Indigestion is not
a word in my vocabulary. It doesn’t happen to me—at least not that I’m aware. But three a.m. is no stranger. I rarely sleep the night through in one long
sleep but rather two- or three-hour intervals. Last night the two came together.
I woke up about
three-thirty with the feeling that everything in me was in turmoil, a great
feeling of unease. If I sat up, I was less aware of it, so I sat up. I read
phone messages, I planned a novel, I went to the bathroom too many times. But
each time I lay down that scary feeling, located in the middle of my lower
chest, was there.
We all know that
everything is scarier at three in the morning. I thought of my friend Bobbie
who died halfway out of her bed, apparently going for help. I thought of Don
who, home alone, felt unwell and called 911. The parameds told him if he hadn’t
called in the next three minutes, he’d be a dead man. I thought of the man I
worked for who complained of back pain and it turned out to be a massive heart
attack. I tried to remember what I knew if anything about silent heart attacks.
I was cheered that I really didn’t think it was my heart—I had no sharp pain
anywhere and I wasn’t aware of a rapid or louder heartbeat.
After an hour in
which my imagination ran totally away with me, I called Jordan. Sweet, caring girl. She came out,
diagnosed indigestion, and asked if I’d taken a Pepcid. “Never in my life,” I replied.
She went inside for them, gave me one, and settled on the other side of my bed.
The culprit she thought was that kielbasa we had for dinner plus two not-small
helpings of German potato salad with it’s heavy vinegar component. I remembered
the night Jordan, driving us home from Dallas, had her first-ever attack of
heartburn (after barbecue sandwiches), so severe she kept threatening to pull
off at the next motel.
Sophie totally
puzzled by both of us in the same bed at the same time joined the party and
went from one to the other, giving face licks.. I began to feel better, but it was one of those
elusive things—I thought I’d feel better if I could just turn my mind off.
After about half
an hour, Jordan went back to her own bed, and I finally slept.
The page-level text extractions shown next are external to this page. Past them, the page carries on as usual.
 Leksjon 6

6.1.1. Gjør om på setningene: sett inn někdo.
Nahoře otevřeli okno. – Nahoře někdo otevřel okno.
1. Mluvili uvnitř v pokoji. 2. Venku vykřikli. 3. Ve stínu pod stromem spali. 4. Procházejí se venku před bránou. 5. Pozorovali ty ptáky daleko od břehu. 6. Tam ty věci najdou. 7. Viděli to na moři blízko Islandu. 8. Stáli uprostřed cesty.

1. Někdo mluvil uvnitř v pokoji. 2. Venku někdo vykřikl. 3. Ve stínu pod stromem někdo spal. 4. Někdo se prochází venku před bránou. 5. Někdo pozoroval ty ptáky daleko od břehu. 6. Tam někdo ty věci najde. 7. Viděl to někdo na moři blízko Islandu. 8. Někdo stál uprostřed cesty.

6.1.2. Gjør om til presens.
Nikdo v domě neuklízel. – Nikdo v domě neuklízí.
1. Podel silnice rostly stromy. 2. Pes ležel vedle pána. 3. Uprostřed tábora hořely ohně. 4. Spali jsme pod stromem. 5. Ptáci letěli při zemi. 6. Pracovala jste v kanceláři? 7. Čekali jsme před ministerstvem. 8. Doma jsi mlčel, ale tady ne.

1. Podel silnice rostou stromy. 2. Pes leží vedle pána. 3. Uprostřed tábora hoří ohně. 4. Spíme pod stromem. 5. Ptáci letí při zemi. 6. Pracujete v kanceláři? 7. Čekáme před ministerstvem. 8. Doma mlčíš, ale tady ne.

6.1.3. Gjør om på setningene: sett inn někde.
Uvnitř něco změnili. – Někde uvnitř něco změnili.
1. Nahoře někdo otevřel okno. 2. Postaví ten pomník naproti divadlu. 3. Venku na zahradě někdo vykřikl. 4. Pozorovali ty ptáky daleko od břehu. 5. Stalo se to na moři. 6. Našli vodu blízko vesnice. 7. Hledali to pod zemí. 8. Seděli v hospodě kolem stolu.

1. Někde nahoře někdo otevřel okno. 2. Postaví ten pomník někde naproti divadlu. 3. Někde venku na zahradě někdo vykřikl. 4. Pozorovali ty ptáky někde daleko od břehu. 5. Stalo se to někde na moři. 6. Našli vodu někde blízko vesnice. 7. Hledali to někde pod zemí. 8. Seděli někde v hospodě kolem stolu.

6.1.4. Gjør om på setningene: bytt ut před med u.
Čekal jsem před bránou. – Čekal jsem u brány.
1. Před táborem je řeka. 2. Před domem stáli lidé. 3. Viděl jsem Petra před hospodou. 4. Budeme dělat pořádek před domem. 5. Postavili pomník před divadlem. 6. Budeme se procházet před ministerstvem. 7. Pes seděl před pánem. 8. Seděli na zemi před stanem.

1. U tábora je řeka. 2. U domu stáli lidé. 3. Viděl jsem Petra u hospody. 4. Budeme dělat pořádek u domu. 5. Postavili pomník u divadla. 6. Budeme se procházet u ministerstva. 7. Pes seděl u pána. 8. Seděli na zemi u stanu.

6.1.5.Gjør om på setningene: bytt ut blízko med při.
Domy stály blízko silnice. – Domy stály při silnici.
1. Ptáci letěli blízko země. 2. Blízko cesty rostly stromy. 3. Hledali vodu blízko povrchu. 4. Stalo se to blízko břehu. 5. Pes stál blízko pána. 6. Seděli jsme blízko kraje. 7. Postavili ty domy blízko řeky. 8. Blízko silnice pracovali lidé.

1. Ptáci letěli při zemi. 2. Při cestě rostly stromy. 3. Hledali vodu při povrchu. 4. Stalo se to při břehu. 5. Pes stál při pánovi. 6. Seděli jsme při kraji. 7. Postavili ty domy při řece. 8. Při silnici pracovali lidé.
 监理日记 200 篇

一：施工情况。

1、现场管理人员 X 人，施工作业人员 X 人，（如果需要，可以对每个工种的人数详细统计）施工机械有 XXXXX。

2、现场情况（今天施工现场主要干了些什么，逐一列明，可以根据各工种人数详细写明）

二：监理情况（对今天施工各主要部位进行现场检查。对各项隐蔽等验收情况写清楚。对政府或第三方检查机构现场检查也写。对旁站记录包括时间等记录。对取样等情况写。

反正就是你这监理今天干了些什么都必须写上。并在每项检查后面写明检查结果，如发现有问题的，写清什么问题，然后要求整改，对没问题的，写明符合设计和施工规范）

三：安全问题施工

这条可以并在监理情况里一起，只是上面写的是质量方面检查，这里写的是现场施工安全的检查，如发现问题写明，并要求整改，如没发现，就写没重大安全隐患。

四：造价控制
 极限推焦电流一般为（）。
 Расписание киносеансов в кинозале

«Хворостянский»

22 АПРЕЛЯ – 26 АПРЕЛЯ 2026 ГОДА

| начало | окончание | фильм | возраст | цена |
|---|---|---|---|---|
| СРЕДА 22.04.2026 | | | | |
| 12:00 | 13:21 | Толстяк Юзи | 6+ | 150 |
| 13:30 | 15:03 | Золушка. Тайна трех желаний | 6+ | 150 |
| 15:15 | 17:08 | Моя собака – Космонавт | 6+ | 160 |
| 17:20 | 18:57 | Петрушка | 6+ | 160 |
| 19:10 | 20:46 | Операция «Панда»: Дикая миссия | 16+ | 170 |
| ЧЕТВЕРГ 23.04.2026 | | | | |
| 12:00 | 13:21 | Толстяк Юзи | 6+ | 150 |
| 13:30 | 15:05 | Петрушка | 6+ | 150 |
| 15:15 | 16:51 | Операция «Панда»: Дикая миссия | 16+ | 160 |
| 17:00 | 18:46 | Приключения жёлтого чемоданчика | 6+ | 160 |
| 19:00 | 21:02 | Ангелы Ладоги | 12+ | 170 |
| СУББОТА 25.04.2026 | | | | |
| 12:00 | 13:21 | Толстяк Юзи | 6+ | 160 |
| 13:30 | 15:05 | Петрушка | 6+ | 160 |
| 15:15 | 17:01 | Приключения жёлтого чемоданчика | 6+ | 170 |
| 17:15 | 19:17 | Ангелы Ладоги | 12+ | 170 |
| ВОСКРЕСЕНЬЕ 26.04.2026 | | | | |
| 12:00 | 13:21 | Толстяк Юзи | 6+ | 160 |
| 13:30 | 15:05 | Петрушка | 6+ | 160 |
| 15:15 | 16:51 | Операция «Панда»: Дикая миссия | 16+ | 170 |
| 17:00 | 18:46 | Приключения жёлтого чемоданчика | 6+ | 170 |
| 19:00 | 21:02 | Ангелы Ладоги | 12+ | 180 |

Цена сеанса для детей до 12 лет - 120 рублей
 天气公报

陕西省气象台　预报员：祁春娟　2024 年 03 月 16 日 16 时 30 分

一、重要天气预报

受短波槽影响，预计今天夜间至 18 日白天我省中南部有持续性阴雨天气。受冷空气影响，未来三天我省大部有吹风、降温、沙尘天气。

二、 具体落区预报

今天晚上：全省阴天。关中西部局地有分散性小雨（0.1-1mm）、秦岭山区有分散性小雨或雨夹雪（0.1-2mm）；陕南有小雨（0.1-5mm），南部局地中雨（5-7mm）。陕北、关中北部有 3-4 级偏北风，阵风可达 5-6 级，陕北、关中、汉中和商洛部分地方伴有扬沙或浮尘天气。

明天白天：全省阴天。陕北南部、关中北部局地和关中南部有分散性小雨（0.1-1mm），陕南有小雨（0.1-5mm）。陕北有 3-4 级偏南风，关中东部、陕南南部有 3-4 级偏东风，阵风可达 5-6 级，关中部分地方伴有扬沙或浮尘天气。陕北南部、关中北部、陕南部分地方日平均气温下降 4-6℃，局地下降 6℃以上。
Woke a couple of
times and finally got up about 8:45—late for me. I’ll be glad for a nap this
afternoon, and I guess I should put some Pepcid in my medicine chest.
And kudos to Jordan for once again proving herself a good caretaker--and a loving daughter.
And kudos to Jordan for once again proving herself a good caretaker--and a loving daughter.
It’s a rainy day,
good day to stay in my jammies and chill. Good plan.